+++ DOCUMENT SECTION
Oh, it's my pleasure. Well, let's start off a little differently. Instead of starting from the beginning to the end, let's start out with what you're doing now. What's current?

Speaker 2:

I'm currently working on some live recordings for a Melancholy 30th anniversary sort of edition that we're going to put out. So I had to go back 30 years and find these recordings and then also preparing for the opera, the lyric opera, where they're going to do a 30th anniversary seven shows for a Melancholy album in November of Chicago, and then I have a solo tour in June in the US under the band name the Machines of God, and then Pumpkins are touring Europe in the summer and then past that we're probably gonna tour other places as well. So it's a crazy busy year.

Speaker 1:

That sounds awesome. Speaking of the UK, are you planning a tour there? This podcast has a lot of friends and followers over there.

Speaker 2:

Yeah, I've been asked to be part of the Aussie Black Sabbath last concert, so I'll be over there and then I think we start touring somewhere in Italy not long thereafter.

Speaker 1:

That sounds like a fun tour for sure. Now you've dug into the archives, come up with 30 years of music. What was the thought process and how did you come up with that idea to do this?
++++++
+++ SOURCE MATERIAL
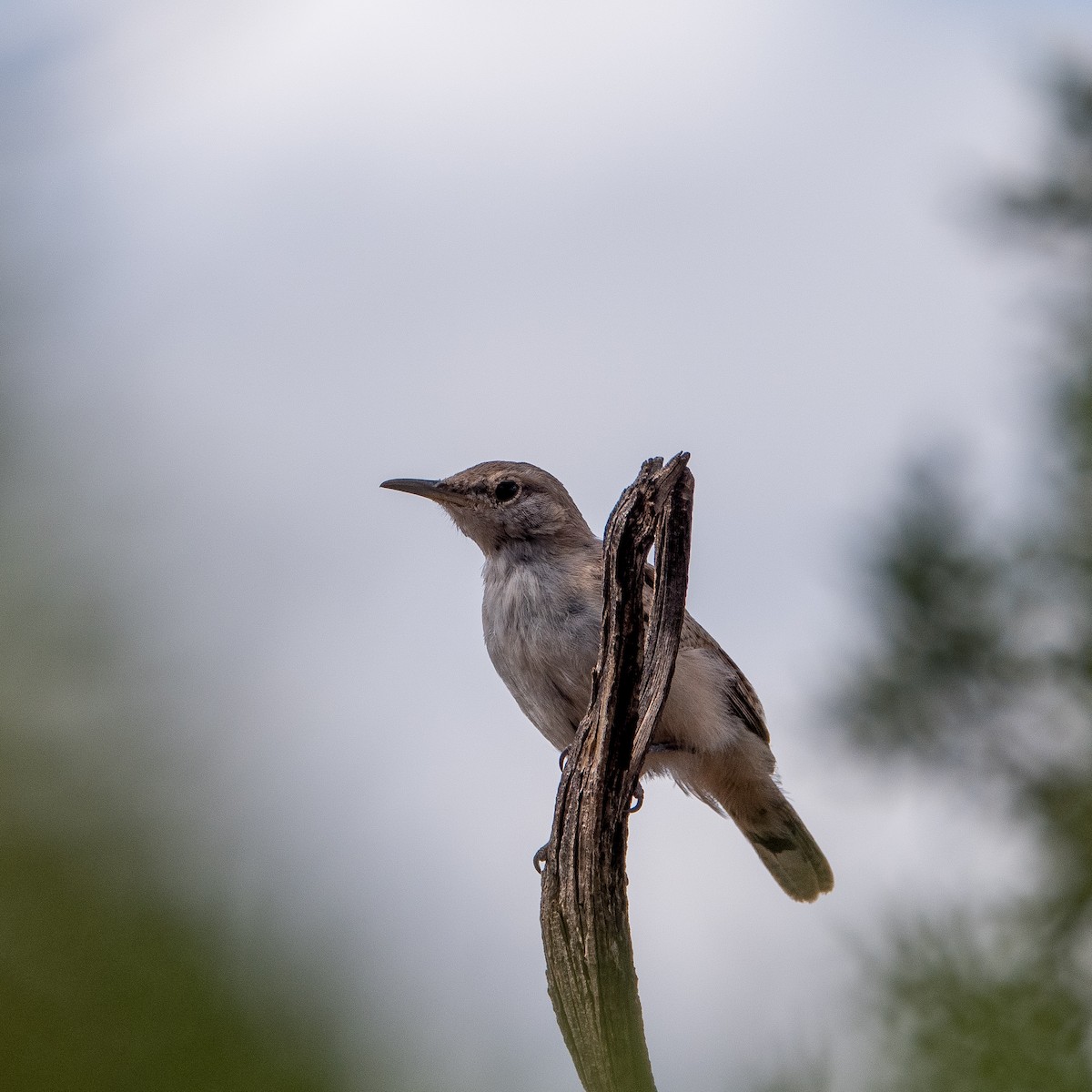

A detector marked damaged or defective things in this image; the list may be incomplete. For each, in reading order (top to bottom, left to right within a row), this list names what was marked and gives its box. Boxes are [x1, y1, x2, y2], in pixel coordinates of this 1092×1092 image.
++++++
▶ [PROBLEM A]
Please answer these questions from the interview excerpt:
(i) How many shows will the lyric opera put on for the 30th anniversary?
(ii) Under what band name will the June solo tour in the US take place?
(iii) Where are the Pumpkins touring in the summer?
▶ [PROBLEM B]
Name every city, country, or region mentioned in the interview excerpt.
▶ [PROBLEM C]
Write the next part of the interview about the anniversary recordings, picking up after its final question.

▶ [OUTPUT A]
(i) Seven shows.
(ii) The Machines of God.
(iii) Europe.

▶ [OUTPUT B]
Chicago, the US, Europe, the UK, Italy

▶ [OUTPUT C]
Speaker 2:

Well R rock has become very much a business, just as much about sentimentality as the present.

Speaker 1:

Yes.

Speaker 2:

The staying power of rock and roll, I think, has surprised many people, including the artists who pioneered it, say back in the 50s and 60s.

Speaker 1:

Yeah.

Speaker 2:

So we've kind of inherited this business model that had been built up over the last 20 years by the Stings and the Aussies and the gosh. I mean there's so many artists, metallica and Peter Gabriel, I mean the list goes on of artists, elton John, the Stones obviously being the greatest purveyors of them all. It came out that there was this new way to sustain, let's call it, the business of rock and roll. So we've kind of inherited this long arc of expectation. But, being who we are, you know we have to sort of navigate it our own way. So, doing box sets our own way, releasing archival projects through my tea house, badlizzuzuscom, we've released, I guess I think, about 10 or 12 archival records now.

Speaker 1:

Okay.

Speaker 2:

So creating new business modalities, creating new merchandising opportunities. It's crazy because, as the record companies have disintegrated, yeah, they have.

Speaker 2:

Managers have become a little bit more like A&R people used to be, but in many ways the bands have to be their own A&R people now and their own marketing people. So you end up taking on a lot more responsibility than you used to. But in terms of a public facing thing, you're more the author of who the public understands that you are and what you actually do and, I guess, by extension, sell. You're no longer defined by what other people say. Your value is.

Speaker 1:

So are you re-recording all the songs? Are you just digging into the archives and re-releasing what you've already recorded?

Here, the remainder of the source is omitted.